(Spatial relation data)
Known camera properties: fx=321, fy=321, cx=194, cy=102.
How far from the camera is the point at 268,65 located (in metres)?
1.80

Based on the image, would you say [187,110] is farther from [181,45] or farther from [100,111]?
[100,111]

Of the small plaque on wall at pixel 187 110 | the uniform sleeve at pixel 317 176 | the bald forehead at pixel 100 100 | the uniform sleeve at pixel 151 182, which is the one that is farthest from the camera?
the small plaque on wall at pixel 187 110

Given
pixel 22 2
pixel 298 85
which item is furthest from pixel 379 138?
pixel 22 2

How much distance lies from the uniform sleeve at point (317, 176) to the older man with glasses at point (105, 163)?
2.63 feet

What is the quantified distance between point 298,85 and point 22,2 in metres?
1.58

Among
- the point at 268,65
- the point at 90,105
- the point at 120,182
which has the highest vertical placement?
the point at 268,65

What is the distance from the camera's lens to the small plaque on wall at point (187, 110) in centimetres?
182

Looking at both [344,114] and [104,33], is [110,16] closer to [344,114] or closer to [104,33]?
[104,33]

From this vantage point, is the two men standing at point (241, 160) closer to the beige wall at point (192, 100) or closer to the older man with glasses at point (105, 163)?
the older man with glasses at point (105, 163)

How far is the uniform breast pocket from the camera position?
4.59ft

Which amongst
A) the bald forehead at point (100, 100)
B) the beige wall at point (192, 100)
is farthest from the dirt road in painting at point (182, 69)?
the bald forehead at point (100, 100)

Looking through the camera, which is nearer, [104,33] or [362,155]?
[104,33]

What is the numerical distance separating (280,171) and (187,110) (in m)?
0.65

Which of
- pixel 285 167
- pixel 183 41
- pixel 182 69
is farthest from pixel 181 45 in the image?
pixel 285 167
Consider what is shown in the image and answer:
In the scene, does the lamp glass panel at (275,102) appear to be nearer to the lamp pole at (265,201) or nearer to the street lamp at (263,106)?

▸ EXERCISE
Give the part of the records that opens with the line containing "Consider what is" and continues through the end of the records as a Markdown table. Use the columns Row and Line, put a row number beside each line, and leave out blank lines.

▸ CORRECT ANSWER
| Row | Line |
|---|---|
| 1 | Consider what is shown in the image and answer: |
| 2 | In the scene, does the lamp glass panel at (275,102) appear to be nearer to the lamp pole at (265,201) or nearer to the street lamp at (263,106)? |